Terreurs d'été
de Anna Maria Ortese

critiqué par Sahkti, le 28 juillet 2005
(Genève - 50 ans)


La note:  étoiles
Se sentir exclu
Après-guerre, fin des années cinquante, une jeune femme traverse son pays, son Italie natale. Un pays complètement bouleversé, en ruines, qui se cherche et a mal. Un pays qui voit ses fondements sérieusement ébranlés, qui se trouve "soudain privé d'unité et de mémoire" comme le dit si bien Anna-Maria Ortese en une petite centaine de pages riches et émouvantes. Elle y raconte la peur, le désoeuvrement, la difficulté de vivre. Rien ne semble facile.

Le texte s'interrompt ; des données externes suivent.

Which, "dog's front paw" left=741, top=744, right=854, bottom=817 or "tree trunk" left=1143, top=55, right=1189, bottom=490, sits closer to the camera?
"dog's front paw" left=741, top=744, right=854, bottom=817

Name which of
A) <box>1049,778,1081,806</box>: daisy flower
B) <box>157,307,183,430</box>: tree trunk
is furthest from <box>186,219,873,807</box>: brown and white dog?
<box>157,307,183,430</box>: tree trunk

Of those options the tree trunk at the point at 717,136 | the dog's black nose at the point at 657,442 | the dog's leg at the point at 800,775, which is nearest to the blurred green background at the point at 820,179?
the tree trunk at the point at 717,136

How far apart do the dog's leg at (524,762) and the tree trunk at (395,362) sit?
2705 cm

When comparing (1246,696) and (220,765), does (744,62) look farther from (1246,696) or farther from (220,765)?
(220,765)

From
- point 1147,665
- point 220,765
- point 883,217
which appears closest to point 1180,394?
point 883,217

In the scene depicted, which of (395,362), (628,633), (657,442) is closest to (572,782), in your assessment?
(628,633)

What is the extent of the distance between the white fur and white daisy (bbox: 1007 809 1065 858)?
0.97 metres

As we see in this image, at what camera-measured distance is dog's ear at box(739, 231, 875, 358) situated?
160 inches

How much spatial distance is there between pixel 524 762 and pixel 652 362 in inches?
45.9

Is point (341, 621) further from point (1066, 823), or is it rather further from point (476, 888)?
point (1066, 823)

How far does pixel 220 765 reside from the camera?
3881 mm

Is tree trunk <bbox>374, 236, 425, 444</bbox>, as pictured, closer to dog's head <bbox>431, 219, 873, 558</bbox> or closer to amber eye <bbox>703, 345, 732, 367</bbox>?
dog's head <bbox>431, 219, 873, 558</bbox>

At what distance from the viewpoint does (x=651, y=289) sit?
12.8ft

Rome est au centre des mots, une cité devenue laide "dans sa tête" qui peut se montrer terriblement cruelle à l'égard des déracinés. La narratrice souffre de l'exclusion, admire des palais dans lesquels elle ne pourra jamais entrer, philosophe sur le pouvoir de l'argent et le désarroi de ceux qui ne peuvent s'acheter une vie parce qu'ils sont désargentés. Des êtres que la pauvreté condamne à l'exil au sein de leurs propres murs, forme d'exclusion perverse et trop souvent discrète.
Il se dégage de ces lignes une certaine lourdeur, celle de l'étouffement et du malaise, celle que l'on ressent quand on parcourt un territoire qui est le sien et qu'on ne reconnait plus, celle que l'on éprouve aussi lorsqu'une partie de soi s'est glissée entre les lignes, comme c'est le cas pour Anna-Maria Ortese qui a elle-même connu la douleur de la pauvreté et de l'exclusion dans son pays.